Dans la plupart des cas d’hydronéphrose unilatérale, l’évolution progressive exclut généralement la possibilité d’un diagnostic précoce, donc d’une intervention précoce. Dans ce cas, ou lorsqu’une chirurgie conservatrice ne peut être envisagée (néoplasie, etc.), une néphrectomie doit alors être réalisée.

L’hydronéphrose est une atteinte congénitale ou acquise du système collecteur d’un ou des reins(s). Dans les deux cas, l’accent doit être mis sur la précocité du diagnostic et du traitement afin de préserver le parenchyme rénal encore fonctionnel. Malheureusement, l’évolution insidieuse de l’hydronéphrose unilatérale proscrit dans la majorité des cas un sauvetage du rein atteint et oriente le praticien vers la néphrectomie. Le pronostic reste malgré tout favorable, même si un suivi assidu de la fonction rénale est alors fortement conseillé [11].
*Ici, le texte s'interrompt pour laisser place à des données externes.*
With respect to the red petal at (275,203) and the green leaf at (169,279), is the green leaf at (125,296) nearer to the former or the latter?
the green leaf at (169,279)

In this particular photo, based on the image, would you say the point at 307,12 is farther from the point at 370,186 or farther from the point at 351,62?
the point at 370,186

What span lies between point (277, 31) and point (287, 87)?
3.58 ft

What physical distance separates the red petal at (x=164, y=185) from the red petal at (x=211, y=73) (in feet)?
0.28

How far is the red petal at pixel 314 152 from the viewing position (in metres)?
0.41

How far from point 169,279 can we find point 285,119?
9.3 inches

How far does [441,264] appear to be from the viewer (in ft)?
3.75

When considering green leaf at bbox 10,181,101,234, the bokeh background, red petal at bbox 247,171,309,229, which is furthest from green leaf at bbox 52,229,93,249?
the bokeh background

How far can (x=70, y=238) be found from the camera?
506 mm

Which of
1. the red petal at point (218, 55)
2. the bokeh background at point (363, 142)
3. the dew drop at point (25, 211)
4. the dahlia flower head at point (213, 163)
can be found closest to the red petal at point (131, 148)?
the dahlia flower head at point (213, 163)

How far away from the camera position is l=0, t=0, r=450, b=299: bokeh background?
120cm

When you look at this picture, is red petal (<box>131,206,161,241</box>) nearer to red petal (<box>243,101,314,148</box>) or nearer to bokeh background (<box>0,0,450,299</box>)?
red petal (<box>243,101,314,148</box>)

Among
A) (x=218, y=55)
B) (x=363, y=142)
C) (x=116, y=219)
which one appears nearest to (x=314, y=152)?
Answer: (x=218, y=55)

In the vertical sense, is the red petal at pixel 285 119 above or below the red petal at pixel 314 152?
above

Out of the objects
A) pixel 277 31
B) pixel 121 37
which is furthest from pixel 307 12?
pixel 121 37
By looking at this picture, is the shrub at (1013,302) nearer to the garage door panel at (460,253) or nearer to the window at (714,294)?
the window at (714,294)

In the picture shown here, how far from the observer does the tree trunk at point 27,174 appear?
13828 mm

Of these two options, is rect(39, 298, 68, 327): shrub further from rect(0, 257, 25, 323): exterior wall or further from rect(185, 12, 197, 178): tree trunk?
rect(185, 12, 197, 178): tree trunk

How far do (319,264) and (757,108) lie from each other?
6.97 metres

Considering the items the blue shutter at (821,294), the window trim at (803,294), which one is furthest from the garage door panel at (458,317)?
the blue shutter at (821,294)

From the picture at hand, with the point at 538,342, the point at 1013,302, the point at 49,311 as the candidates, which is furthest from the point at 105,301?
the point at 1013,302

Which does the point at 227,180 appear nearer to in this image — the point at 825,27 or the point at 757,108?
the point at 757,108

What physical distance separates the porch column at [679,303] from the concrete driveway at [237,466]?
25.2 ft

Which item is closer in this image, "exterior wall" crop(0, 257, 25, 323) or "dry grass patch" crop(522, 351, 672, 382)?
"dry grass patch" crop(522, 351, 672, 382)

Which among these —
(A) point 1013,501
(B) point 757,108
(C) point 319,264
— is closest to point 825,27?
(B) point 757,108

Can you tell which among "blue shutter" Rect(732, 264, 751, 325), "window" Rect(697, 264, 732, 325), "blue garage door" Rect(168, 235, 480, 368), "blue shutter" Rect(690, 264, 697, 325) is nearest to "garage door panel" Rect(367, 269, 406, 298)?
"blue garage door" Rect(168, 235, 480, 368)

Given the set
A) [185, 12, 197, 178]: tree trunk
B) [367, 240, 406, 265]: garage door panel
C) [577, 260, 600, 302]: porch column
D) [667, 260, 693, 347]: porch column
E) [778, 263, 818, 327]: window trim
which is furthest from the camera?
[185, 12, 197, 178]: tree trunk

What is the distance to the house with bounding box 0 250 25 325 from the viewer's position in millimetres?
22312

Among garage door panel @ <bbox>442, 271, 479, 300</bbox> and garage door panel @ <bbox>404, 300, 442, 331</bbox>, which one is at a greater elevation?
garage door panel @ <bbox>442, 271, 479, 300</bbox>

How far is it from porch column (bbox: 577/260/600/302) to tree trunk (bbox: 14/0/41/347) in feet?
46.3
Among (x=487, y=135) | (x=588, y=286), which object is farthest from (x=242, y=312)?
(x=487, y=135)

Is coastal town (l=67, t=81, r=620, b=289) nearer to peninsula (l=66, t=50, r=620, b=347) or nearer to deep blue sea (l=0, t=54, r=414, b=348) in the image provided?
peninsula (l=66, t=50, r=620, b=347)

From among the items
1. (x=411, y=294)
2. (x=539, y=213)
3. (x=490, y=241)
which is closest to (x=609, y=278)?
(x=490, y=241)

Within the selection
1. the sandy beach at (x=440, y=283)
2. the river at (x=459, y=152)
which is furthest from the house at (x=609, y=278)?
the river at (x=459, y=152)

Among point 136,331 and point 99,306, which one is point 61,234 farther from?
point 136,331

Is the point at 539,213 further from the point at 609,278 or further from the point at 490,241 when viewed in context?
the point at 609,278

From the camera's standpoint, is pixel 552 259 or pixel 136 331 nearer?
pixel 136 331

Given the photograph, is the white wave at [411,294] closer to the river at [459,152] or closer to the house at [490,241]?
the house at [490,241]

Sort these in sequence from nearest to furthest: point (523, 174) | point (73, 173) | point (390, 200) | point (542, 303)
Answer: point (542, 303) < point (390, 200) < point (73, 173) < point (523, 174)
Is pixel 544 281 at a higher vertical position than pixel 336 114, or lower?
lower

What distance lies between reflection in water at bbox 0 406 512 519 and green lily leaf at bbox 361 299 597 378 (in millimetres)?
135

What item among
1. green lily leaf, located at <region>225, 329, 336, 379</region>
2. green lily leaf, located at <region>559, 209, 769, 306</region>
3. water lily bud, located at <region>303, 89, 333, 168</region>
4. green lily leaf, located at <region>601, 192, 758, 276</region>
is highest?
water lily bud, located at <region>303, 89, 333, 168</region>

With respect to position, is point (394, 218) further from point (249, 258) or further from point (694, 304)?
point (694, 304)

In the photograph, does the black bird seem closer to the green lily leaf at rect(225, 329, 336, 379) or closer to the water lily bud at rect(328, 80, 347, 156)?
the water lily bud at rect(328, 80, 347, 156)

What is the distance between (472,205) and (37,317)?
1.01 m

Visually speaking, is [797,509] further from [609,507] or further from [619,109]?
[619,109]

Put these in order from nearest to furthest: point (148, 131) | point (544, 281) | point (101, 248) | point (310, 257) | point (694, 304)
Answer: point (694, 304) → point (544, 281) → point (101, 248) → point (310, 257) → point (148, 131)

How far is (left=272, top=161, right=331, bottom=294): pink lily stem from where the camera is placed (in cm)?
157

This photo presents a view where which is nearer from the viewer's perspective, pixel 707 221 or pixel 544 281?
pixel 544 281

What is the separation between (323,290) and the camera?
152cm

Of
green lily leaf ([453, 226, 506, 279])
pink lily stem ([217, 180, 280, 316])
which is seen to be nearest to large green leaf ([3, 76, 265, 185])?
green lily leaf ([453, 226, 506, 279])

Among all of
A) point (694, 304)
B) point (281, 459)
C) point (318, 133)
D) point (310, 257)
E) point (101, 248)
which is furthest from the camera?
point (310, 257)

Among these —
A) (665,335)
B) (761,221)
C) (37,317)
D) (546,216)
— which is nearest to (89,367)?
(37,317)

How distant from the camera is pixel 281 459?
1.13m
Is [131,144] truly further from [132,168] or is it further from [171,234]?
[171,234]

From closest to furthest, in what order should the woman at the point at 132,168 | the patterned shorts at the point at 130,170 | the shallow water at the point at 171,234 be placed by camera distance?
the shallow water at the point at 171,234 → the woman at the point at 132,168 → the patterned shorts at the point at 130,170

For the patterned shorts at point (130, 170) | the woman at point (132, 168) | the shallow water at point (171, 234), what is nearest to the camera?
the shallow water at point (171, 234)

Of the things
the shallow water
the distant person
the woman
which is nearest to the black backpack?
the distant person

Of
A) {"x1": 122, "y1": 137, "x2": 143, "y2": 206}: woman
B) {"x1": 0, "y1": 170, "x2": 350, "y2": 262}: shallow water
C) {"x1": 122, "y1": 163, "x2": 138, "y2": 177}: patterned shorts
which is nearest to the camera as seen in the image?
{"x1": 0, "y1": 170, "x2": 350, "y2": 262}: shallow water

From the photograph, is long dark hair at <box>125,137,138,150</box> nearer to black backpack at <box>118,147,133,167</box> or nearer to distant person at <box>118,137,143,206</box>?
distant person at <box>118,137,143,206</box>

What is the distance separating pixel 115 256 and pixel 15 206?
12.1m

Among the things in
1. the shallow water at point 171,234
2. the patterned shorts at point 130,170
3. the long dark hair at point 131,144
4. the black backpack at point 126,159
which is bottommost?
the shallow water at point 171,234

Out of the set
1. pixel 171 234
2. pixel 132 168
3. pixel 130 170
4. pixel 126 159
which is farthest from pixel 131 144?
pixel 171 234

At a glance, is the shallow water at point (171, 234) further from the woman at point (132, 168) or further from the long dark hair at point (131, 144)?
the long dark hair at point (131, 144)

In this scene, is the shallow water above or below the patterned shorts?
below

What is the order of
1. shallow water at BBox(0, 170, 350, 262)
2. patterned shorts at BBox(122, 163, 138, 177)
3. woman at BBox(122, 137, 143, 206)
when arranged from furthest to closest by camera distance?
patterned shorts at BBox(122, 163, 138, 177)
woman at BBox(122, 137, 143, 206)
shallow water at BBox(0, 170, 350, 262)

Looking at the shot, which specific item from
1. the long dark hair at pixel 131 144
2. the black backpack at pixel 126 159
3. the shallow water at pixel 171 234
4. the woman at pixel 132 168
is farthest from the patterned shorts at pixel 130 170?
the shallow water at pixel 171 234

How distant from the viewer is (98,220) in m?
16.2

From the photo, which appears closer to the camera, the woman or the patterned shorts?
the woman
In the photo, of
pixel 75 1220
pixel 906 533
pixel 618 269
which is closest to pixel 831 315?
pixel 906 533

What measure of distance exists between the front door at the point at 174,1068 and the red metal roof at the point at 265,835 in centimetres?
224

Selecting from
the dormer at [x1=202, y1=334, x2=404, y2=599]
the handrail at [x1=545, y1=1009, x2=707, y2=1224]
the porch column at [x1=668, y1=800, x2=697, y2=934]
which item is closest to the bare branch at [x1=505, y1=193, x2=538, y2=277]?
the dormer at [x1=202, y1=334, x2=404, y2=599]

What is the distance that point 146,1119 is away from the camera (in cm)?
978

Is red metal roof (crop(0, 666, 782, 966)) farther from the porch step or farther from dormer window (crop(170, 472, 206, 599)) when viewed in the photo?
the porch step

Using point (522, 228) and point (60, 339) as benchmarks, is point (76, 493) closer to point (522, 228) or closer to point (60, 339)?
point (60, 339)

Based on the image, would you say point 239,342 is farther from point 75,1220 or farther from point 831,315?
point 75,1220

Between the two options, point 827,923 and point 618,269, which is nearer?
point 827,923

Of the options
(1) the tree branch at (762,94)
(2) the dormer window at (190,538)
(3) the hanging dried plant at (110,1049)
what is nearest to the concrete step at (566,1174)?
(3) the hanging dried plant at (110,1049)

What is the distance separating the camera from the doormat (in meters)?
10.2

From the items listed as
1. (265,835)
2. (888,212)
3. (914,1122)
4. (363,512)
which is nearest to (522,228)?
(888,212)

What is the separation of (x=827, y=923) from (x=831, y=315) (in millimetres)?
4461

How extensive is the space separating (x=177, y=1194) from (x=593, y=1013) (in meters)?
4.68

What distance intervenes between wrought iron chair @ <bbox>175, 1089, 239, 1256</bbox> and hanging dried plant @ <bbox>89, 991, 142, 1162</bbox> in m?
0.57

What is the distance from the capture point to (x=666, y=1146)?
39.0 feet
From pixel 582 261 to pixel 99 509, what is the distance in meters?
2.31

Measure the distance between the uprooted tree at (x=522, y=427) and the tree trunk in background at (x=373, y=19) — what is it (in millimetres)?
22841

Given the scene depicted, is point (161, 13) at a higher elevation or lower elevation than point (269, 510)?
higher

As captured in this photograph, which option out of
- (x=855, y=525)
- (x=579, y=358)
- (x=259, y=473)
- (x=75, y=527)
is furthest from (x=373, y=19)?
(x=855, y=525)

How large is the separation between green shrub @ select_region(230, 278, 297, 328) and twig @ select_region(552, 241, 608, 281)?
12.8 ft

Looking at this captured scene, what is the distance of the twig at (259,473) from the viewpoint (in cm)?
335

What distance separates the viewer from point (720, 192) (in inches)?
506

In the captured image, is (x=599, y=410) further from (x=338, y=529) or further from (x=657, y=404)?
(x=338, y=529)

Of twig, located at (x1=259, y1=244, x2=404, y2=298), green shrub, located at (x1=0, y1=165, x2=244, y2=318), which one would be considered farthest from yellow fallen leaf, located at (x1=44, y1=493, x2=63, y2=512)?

  • (1) Médicament à usage humain.

Remerciements aux Pr. Frédérique Ponce et Thierry Marchal.

Protocole anesthésique

Le protocole anesthésique comporte :

- une prémédication avec une association de morphine(1) (0,2 mg/kg) et de midazolam (1) (Hypnovel®, 0,4 mg/kg) ;

- une induction au propofol (Rapinovet®, 4 mg/kg) ;

- un entretien par anesthésie gazeuse (isoflurane).

Un suivi de l’électrocardiogramme, de l’oxymétrie, de la capnographie et de la pression artérielle systolique est réalisé : aucune anomalie n’est observée.

Une fluidothérapie est initiée, lors de l’intervention chirurgicale, à l’aide de lactate deRingerà un débit de 10 ml/kg/heure.

Points forts

Les hydronéphroses unilatérales évoluent fréquemment de manière progressive, à bas bruit, avec comme seuls symptômes une distension et une douleur abdominales.

La fonction urinaire est généralement conservée (biochimie rénale et analyse urinaire normales) et l’établissement du diagnostic nécessite, dans la majorité des cas, une échographie abdominale.

Le traitement consiste en une néphrectomie, après vérification de l’aspect du rein controlatéral.

Le pronostic varie selon l’origine de l’hydronéphrose. Dans tous les cas, un suivi régulier de la fonction rénale est conseillé.